In fact, to this day, one of his father’s favourite expressions is, “You never know if you never go.”  Woodward adopted this saying and made it his maxim — his life’s philosophy — that he carries with him every day.

Woodward calls his photographic style “Choose Your Own Adventure Photography” after the books he used to read as a child.  Literally and creatively, he can go one direction and discover a remarkable photographic opportunity; or he can go another direction and find something entirely different.  It is this serendipity that is the beauty of photography for Woodward.

Woodward’s unique and sensitive photographic style has resulted in him being twice honoured by Luerzer’s Archive as one of the “200 Best Advertising Photographers Worldwide” and chosen by Nikon as “One of Asia’s Finest Photographers”.
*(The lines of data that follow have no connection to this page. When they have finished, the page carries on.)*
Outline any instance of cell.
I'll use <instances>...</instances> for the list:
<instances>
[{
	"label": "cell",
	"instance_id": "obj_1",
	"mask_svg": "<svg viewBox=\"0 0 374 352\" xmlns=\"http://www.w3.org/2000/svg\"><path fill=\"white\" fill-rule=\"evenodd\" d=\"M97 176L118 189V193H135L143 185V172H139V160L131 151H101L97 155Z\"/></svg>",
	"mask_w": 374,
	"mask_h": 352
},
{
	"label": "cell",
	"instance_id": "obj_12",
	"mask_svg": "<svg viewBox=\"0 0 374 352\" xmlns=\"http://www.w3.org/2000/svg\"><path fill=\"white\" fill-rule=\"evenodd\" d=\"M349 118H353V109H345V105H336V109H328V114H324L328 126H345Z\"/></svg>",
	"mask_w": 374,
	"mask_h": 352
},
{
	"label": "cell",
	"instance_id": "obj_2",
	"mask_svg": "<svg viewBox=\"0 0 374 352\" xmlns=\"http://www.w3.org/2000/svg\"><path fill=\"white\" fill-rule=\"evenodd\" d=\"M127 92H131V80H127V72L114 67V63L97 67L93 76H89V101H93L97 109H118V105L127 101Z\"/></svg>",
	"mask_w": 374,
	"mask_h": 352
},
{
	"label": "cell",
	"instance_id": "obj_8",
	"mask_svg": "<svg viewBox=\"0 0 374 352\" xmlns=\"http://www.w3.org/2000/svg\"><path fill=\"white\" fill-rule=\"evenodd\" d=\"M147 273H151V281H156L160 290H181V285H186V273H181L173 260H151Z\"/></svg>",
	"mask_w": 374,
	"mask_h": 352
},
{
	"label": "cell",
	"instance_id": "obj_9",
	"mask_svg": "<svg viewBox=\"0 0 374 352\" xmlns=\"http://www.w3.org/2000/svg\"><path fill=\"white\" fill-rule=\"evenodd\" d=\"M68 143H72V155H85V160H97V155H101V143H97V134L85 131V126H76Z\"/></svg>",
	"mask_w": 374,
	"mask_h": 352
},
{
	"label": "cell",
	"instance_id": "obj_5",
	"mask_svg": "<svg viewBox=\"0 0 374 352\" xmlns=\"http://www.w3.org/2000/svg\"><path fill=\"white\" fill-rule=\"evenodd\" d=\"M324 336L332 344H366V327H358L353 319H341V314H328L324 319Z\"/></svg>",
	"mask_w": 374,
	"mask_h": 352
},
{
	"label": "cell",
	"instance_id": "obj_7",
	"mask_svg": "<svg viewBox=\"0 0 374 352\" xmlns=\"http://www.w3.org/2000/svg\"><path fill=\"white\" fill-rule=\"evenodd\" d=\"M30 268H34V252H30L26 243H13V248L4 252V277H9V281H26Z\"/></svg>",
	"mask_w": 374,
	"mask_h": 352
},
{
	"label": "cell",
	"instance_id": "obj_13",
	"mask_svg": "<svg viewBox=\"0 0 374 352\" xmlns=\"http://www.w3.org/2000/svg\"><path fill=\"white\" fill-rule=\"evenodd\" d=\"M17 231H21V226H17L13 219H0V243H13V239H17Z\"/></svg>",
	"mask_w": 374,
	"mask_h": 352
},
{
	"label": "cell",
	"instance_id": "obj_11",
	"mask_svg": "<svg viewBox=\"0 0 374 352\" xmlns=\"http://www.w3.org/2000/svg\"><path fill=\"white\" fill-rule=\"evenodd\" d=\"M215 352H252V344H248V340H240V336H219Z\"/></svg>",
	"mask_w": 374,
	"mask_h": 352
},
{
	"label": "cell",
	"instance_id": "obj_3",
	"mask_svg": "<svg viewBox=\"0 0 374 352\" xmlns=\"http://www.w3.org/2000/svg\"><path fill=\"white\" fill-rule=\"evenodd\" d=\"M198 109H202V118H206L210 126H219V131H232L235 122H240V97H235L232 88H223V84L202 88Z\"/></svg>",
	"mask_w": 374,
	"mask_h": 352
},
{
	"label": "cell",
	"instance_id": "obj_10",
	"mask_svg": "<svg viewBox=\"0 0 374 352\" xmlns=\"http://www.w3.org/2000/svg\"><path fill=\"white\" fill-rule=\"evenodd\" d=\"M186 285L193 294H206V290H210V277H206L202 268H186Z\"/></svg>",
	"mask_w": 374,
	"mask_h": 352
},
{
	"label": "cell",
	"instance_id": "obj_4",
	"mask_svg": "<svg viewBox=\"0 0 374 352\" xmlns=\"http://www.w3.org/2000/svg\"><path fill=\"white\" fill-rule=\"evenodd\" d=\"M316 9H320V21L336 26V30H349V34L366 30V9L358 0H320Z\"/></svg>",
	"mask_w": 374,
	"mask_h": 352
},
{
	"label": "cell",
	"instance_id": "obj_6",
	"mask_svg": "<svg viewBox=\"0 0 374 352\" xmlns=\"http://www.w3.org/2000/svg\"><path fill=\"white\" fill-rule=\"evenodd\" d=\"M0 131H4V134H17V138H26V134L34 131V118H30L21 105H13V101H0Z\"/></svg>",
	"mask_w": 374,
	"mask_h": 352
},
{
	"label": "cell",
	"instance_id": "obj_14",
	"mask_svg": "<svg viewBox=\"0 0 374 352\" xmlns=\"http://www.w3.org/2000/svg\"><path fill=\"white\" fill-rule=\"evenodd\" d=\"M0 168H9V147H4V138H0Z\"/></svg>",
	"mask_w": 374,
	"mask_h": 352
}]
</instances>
His work features regularly in international publications such as National Geographic Magazine, GEO, Condé Nast Traveller, Travel + Leisure, Monocle, Vogue, GQ, Esquire, The Financial Times and The New York Times.

Woodward has photographed international advertising campaigns for celebrated global brands Google, Adidas, MasterCard, Bacardi, InterContinental Hotels, Standard Chartered Bank, Nestle, Johnson & Johnson and Unilever.  And, in partnership with Johnnie Walker, Scott hosted a travel and photography television series on The HISTORY Channel Asia.

Woodward is also a Nikon Singapore Ambassador, a SanDisk Extreme Team Photographer and a Getty Images Global Assignments Photographer.